The AI market is rapidly growing, with chip developers creating products to fulfill both training and logic output needs. Training chips are designed to run at full capacity, while logic output chips must be more versatile and optimized for power efficiency. To make the most of these chips, software is essential, and with hundreds of frameworks available, it can be difficult to create a chip that is optimized for them all. Nvidia GPUs are currently the default solution for training chips, although AMD and other startups have attempted to create learning chips with limited success. Furthermore, hyperscalers such as Google and AWS have developed their own proprietary training chips, with the latter’s Trainium proving to be a modest success. Ultimately, most people in the market for educational PCs will likely choose to build their models on Nvidia GPUs.
AI the chips perform two functions. AI creators first take a large (or really massive) data set and run complex software to find patterns in that data. These patterns are expressed as a pattern, so we have chips that “train” the system to generate a pattern.
This model is then used to make a prediction based on a new piece of data, and the model infers a likely outcome based on that data. Here, logic output chips process new data compared to an already trained model. These two goals are very different.
Training chips are designed to run at full capacity, sometimes for several weeks, until the model is complete. Therefore, training chips are usually large, “heavy iron”.
Logic output chips are more diverse, some are used in data centers, others are used at the “periphery” in devices such as smartphones and camcorders. These chips tend to be more versatile and are designed to optimize various aspects, such as power efficiency at the periphery. And, of course, any intermediate options. The fact is that there are big differences between “AI chips”.
For chip developers, these are completely different products, but, as with all semiconductor devices, the most important thing is the software that runs on them. In this light, the situation is much simpler, but also dizzyingly complex.
Simple, because logic output chips usually just need to execute models derived from training chips (yes, we’re simplifying). Complex because the software running on training chips is very varied. And this is very important. Currently, hundreds and possibly thousands of frameworks are used to train models. There are some incredibly good open source libraries out there, but many large AI companies/hyperscalers are creating their own.
Because the field of learning software frameworks is so fragmented, it is almost impossible to create a chip optimized for them. As we noted earlier, small software changes can effectively negate the benefits provided by dedicated chips. Also, people using educational software want that software to be as optimized as possible for the silicon it runs on. The programmers working with this software probably don’t want to mess with the intricacies of each chip, their lives are hard enough to create these training systems. They don’t want to learn low-level code for just one chip, then re-learn hacks and shortcuts for a new one. Even if this new chip offers 20% better performance, the difficulty of re-optimizing the code and learning the new chip makes this advantage moot.
This brings us to CUDA, low-level programming environment for Nvidia chips. By now, any software engineer working on learning systems probably knows a little about using CUDA. CUDA isn’t perfect, it’s not elegant, and it’s not particularly simple, but it’s familiar. Huge fortunes are built on such quirks. Because the training software environment is already so diverse and rapidly changing, Nvidia GPUs are the default solution for training chips.
The market for all these AI chips is now worth several billion dollars and, according to forecasts, will grow at 30-40% per year for the foreseeable future.

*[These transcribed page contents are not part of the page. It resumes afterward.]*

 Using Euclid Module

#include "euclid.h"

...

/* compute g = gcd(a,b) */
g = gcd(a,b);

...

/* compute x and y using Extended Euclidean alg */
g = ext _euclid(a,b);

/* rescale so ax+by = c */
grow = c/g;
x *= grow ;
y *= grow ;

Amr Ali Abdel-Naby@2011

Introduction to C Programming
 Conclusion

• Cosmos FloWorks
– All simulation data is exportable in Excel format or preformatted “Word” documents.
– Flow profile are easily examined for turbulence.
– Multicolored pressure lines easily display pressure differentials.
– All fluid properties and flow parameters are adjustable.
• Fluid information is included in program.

According to a McKinsey study (perhaps not the most authoritative source), the AI chip market for data centers will be between $13 billion and $15 billion by 2025 — by comparison, the overall processor market is now around $75 billion.
Of these, $15 billion AI market, about two-thirds are for inference and one-third for learning. So it’s a significant market. One downside to all of this is that the training chips cost $1000 or even $10,000 and the logic output chips cost $100+, meaning that the total number of training chips is only a small fraction of the total. approximately 10%-20% units.

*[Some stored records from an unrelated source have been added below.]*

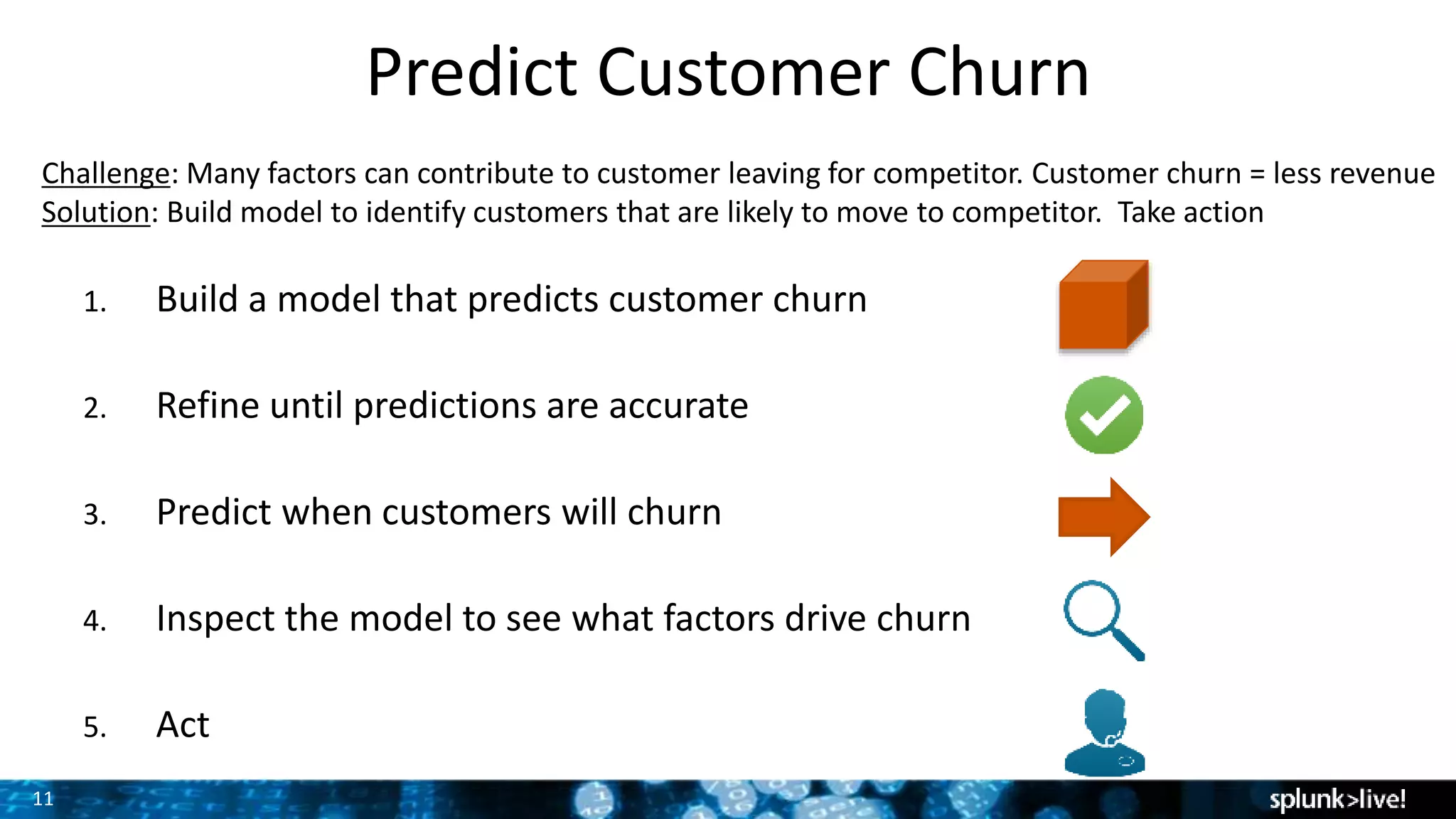 Predict Customer Churn

Challenge: Many factors can contribute to customer leaving for competitor. Customer churn = less revenue
Solution: Build model to identify customers that are likely to move to competitor. Take action

1. Build a model that predicts customer churn

2. Refine until predictions are accurate

3. Predict when customers will churn

4. Inspect the model to see what factors drive churn

5. Act

11

splunk>live!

In the long term, this will be important for market formation. Nvidia will have a large learning curve that it can use to fight for the inference market, just as Intel once used PC processors to fill its factories and data center processors to maximize its profits.
To be clear, Nvidia is not the only player in this market. AMD also makes GPUs, but has never developed an effective (or at least widespread) alternative to CUDA. They have a relatively small market share in AI GPUs and we don’t expect that to change anytime soon.
There are a number of startups that have tried to create learning chips, but they have mostly run into the software problem described above. And for what it’s worth, AWS has also implemented its own proprietary training chip called Trainium. Judging from what we can tell has been a modest success, AWS has no clear advantages here other than its own internal (huge) workloads. However, we understand that they are moving forward with the next generation of Trainium, so they should be happy with the results for now.
Some other hyperscalers can also build their own training chips, esp google, which will soon have new TPU variants specially customized for training. And that’s the market. Simply put, we think most people in the market for educational PCs will want to build their models on Nvidia GPUs.